» Questions on the material
1. In the forum thread about grieving a cat, how old was the poster when they got Sukey?
2. Extend the forum thread about grieving a cat past its final line.

» Selected passage

....

# It's been over a year.



## Sukey (Feb 29, 2008)

And I still miss Sukey; to the point I cry over little things like seeing kittens in a petstore. I just miss him so much. I'd had him since I was three, his death was so sudden and unforeseen. I get so mad people abandon their cats, it seems all I want is to have mine back. Is grief like this normal? Just thinking about him, like now, is making me cry.


----------



## Mitts & Tess (Sep 4, 2004)

It sounds like you had a strong bond with Sukey. What a gift each cat is, in our lives journey. You will see him again. Im sure he knew your deep love for him. My heart goes out to you.


----------



## Sukey (Feb 29, 2008)

....

» Data excerpts
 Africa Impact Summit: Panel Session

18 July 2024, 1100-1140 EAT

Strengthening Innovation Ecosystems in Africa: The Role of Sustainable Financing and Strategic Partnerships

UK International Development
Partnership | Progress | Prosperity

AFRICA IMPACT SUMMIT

....

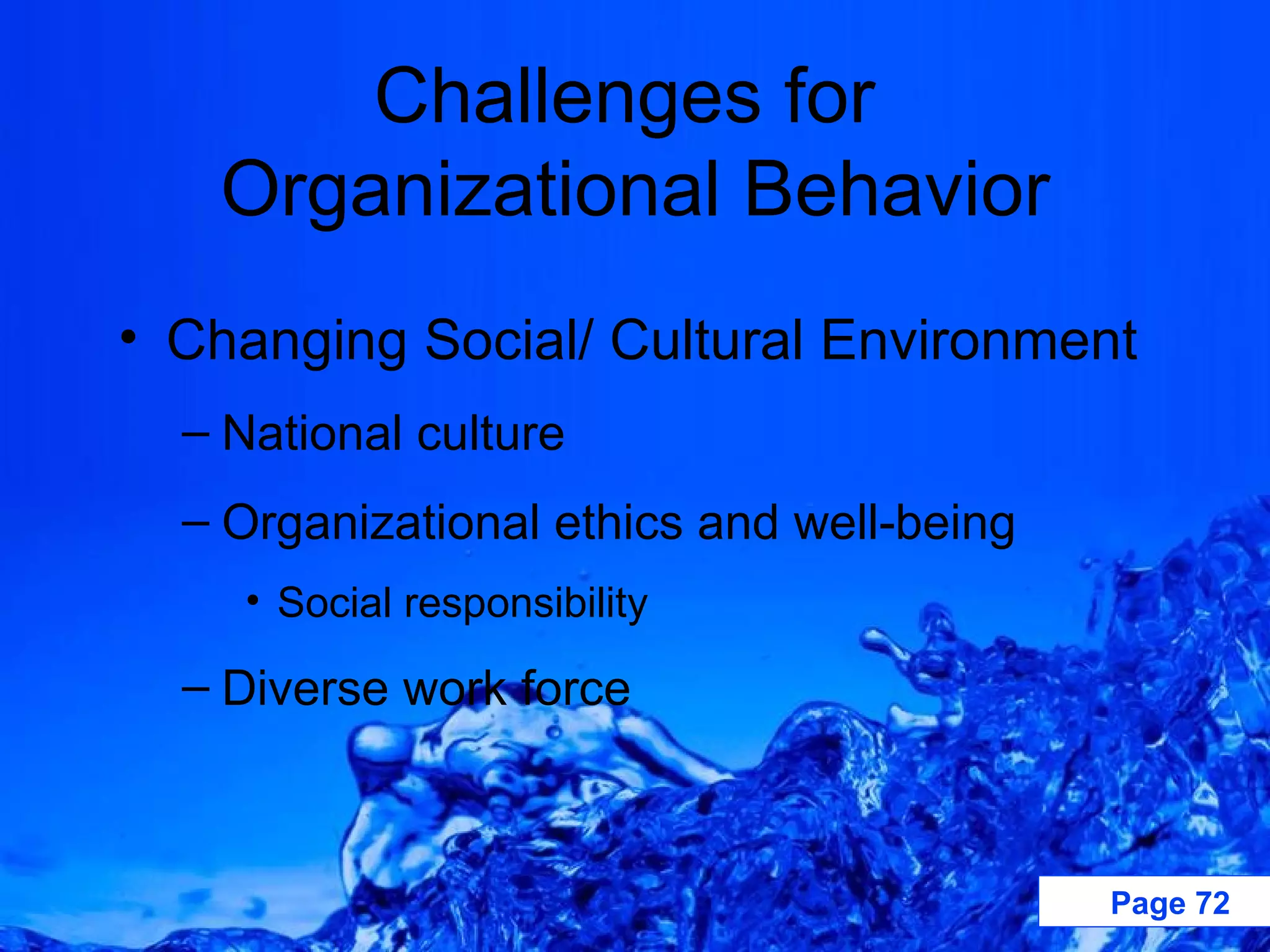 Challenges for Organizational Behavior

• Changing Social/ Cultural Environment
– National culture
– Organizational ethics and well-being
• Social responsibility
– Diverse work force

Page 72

....

» Per-task outputs
1. Three years old.

2.
The funny thing is Sukey was one of those big, tough males who will purr when you pet them...and suddenly realize they dropped the tough-guy act for a few minutes and then he'd attack your hand. He was a pretty standoffish kinda guy. Picture attacking ankles from under chairs, then that same cat coming crawling up on your chest purring when you have warm milk. :lol: Ahh that cat...


----------



## salsachick (Aug 4, 2009)

He sounds like a great cat! Every single one of them is so unique they really do leave little paw prints on our hearts.

I think it's okay to still be sad. Babette is still the wall paper on my telephone. I can't bring myself to change it.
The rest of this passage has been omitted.